Coronavirus pandemic blues

All study, no play bores children at school

Published On: October 4, 2020 07:45 AM NPT By: Santosh Pokharel

POKHARA, Oct 3: It had been six months since Sakshyam Pathak of Tahanu had not entered his school. He terribly missed his friends and teachers. Just recently, the school administration announced resumption of classes but it said the children cannot be involved in extracurricular activities. Pathak was happy to see his friends after so long, but restrictions on games and sports have put him a bit off. 

“It feels great to meet friends and teachers after so long. It was a long wait, but we cannot play with each other, social distancing has to be maintained,” he said. 

The student of Talbesi Secondary School of Suklagandaki Municipality – 9 further stated that sports and other extra activities were not just for entertainment; they actually contribute significantly to children’s mental and physical health. “But amid this coronavirus pandemic, we understand that we have to compromise a few things,” he lamented. 

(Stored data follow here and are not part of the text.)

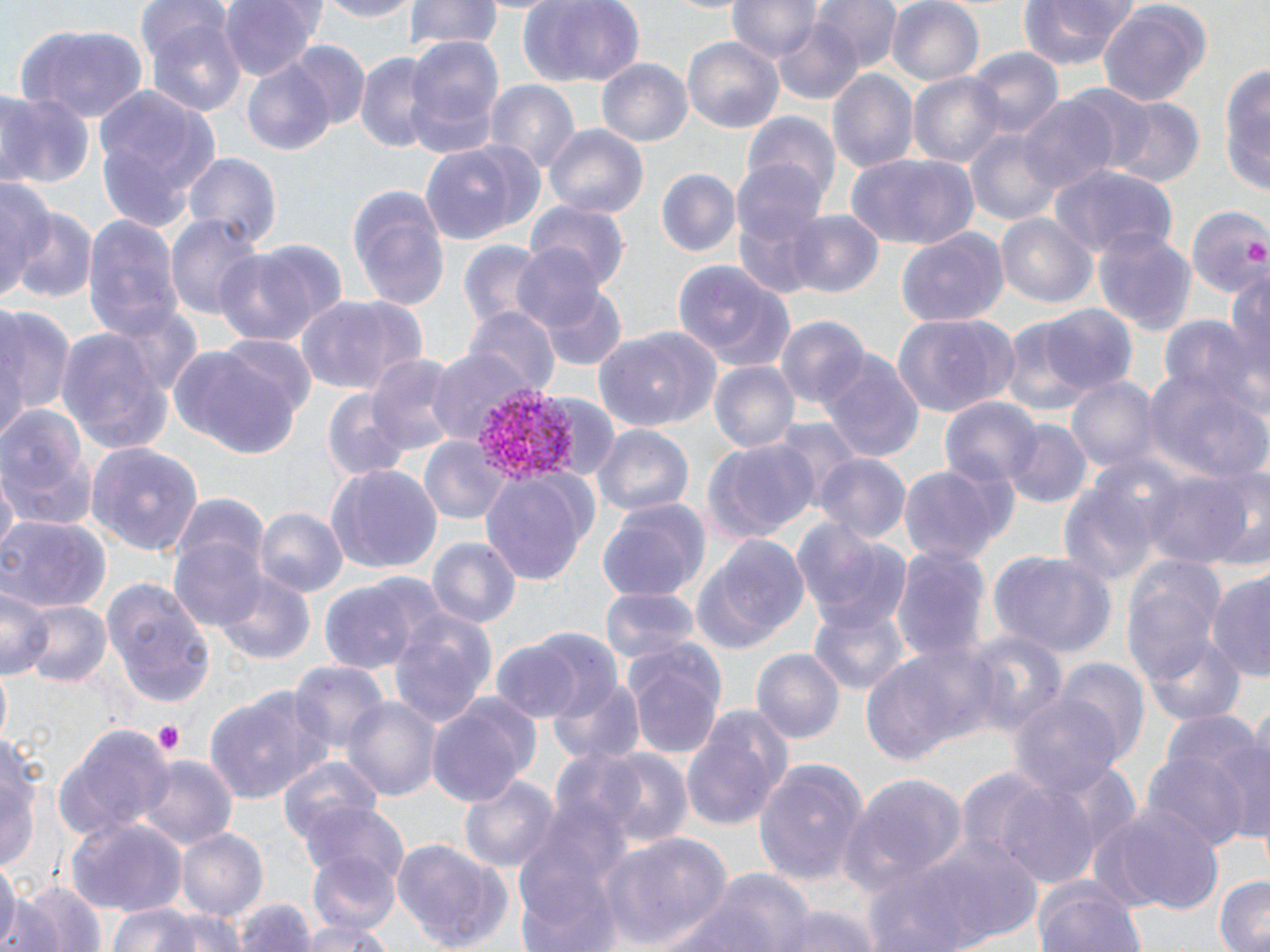

Approximate bounding boxes as [x1, y1, x2, y2] in pixels.
Uninfected red blood cells: [136, 0, 234, 80], [220, 0, 320, 81], [313, 0, 426, 22], [404, 0, 503, 53], [516, 0, 647, 86], [812, 0, 905, 73], [885, 0, 985, 86], [1016, 0, 1138, 72], [1096, 0, 1210, 111], [728, 1, 823, 64], [768, 14, 869, 108], [146, 18, 246, 119], [17, 25, 148, 121], [402, 35, 505, 162], [682, 35, 784, 134], [281, 42, 371, 136], [965, 47, 1065, 139], [356, 52, 437, 156], [596, 60, 692, 149], [1218, 60, 1267, 197], [244, 62, 334, 154], [828, 68, 918, 175], [909, 71, 1006, 170], [482, 78, 581, 178], [91, 83, 220, 236], [0, 92, 92, 189], [1018, 97, 1118, 195], [1102, 98, 1203, 187], [742, 109, 841, 207], [545, 125, 648, 222], [967, 127, 1061, 226], [421, 138, 544, 247], [846, 154, 978, 250], [185, 155, 279, 250], [735, 157, 832, 249], [1048, 164, 1178, 262], [656, 168, 740, 259], [0, 176, 58, 300], [347, 182, 450, 309], [528, 199, 634, 292], [1188, 207, 1270, 295], [12, 208, 97, 304], [787, 209, 883, 296], [995, 213, 1097, 310], [166, 214, 265, 323], [82, 217, 182, 344], [1092, 226, 1197, 337], [895, 227, 1007, 328], [456, 239, 548, 334], [214, 240, 344, 347], [513, 243, 608, 335], [674, 260, 797, 373], [1226, 266, 1270, 390], [540, 286, 626, 371], [292, 295, 422, 397], [1039, 303, 1138, 394], [0, 305, 73, 429], [467, 309, 559, 402], [891, 313, 1020, 419], [776, 315, 868, 408], [1161, 315, 1264, 415], [999, 320, 1095, 418], [57, 326, 178, 454], [595, 327, 721, 432], [215, 336, 316, 422], [169, 343, 308, 456], [424, 348, 533, 445], [818, 349, 926, 465], [365, 354, 465, 459], [709, 361, 799, 455], [1143, 369, 1267, 486], [1066, 376, 1158, 474], [318, 387, 418, 486], [532, 392, 621, 483], [941, 398, 1040, 489], [0, 406, 99, 531], [769, 418, 862, 513], [1001, 419, 1094, 509], [593, 425, 691, 516], [419, 437, 511, 526], [702, 439, 816, 544], [88, 442, 202, 556], [815, 453, 910, 547], [896, 461, 1014, 570], [326, 463, 442, 575], [2, 467, 19, 563], [1146, 470, 1256, 571], [479, 471, 592, 588], [1057, 482, 1162, 592], [171, 492, 270, 583], [598, 499, 711, 599], [255, 508, 346, 598], [0, 515, 112, 614], [792, 518, 911, 634], [168, 533, 268, 633], [695, 535, 812, 651], [427, 537, 521, 631], [890, 545, 991, 666], [988, 549, 1118, 657], [1119, 556, 1232, 702], [215, 571, 315, 666], [1207, 572, 1270, 684], [101, 578, 214, 713], [320, 580, 420, 675], [0, 584, 49, 680], [599, 586, 699, 669], [17, 599, 113, 689], [808, 602, 912, 697], [388, 613, 496, 734], [963, 626, 1066, 738], [521, 629, 622, 722], [622, 638, 726, 761], [491, 639, 583, 724], [862, 639, 991, 767], [753, 648, 845, 744], [292, 658, 386, 757], [1055, 658, 1149, 765], [548, 676, 644, 767], [203, 685, 334, 805], [1008, 693, 1122, 796], [342, 695, 441, 803], [426, 697, 534, 809], [678, 699, 793, 833], [1167, 714, 1270, 837], [0, 723, 43, 879], [55, 726, 171, 841], [1223, 734, 1270, 850], [594, 749, 693, 848], [1144, 750, 1252, 854], [136, 756, 238, 856], [277, 759, 383, 853], [753, 759, 870, 886], [849, 772, 970, 892], [458, 773, 561, 873], [986, 775, 1108, 890], [513, 792, 633, 947], [297, 800, 409, 889], [1091, 803, 1225, 914], [66, 816, 189, 916], [177, 829, 266, 920], [875, 831, 1041, 952], [593, 833, 732, 951], [392, 838, 512, 952], [0, 852, 20, 951], [307, 853, 402, 936], [671, 870, 825, 952], [1032, 875, 1143, 952], [2, 876, 48, 952], [1213, 876, 1270, 952], [14, 880, 107, 952], [235, 896, 318, 952], [104, 901, 221, 952], [771, 903, 885, 952], [295, 916, 392, 951].

slide-level diagnosis = Plasmodium vivax
modality = optical microscopy
platelet locations = approximate bounding boxes as [x1, y1, x2, y2] in pixels: [1246, 241, 1269, 268], [152, 721, 187, 754]
field of view = single
Plasmodium vivax-infected red blood cell locations = approximate bounding boxes as [x1, y1, x2, y2] in pixels: [476, 384, 584, 484]
preparation = thin blood smear
image size = 1270×952 pixels
stain = May-Grünwald-Giemsa
magnification = 1000x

Pathak is not allowed to sit close to his friends in the classroom. This has robbed students of side talk and fun as well. “However, it is still far better than not having to come to school entirely.”

“At other times we would cheat or hardly obey our teachers, but this time we know this distancing is for the good of ourselves, so we are serious about it,” he maintained. 

A lot of other schools in the district have started to run classes with similar strict measures. Some schools have however continued with online classes only. 

According to the principal of Pathak’s school, Dhruba Wagle, the school was opened for students two weeks ago though teachers were present there on and off. “Earlier we had reached out to the students through mobile teaching classes at different wards, but now we have resumed classes at the school. But of course we have imposed some strict measures in the view of the pandemic,” he said. 

Kamala Secondary School of Rupa Kalika Municipality of Kaski has also been mulling over running physical classes. According to the chairperson of the school management committee, Bikash Khanal, the long gap has had adverse effects on children and it is important to address the issue. “We have also been running mobile classes for children. Teachers take care of students in their localities. However, hopefully we will run classes at the school soon,” he said. 

Schools across the country were shut in March as the government imposed lockdown for the first time due to the pandemic. Online teaching soon became popular and this triggered a debate whether students have to pay full fees to the schools. As the country is struggling to get back to normalcy, there has not been uniformity among schools regarding physical or online teaching modules.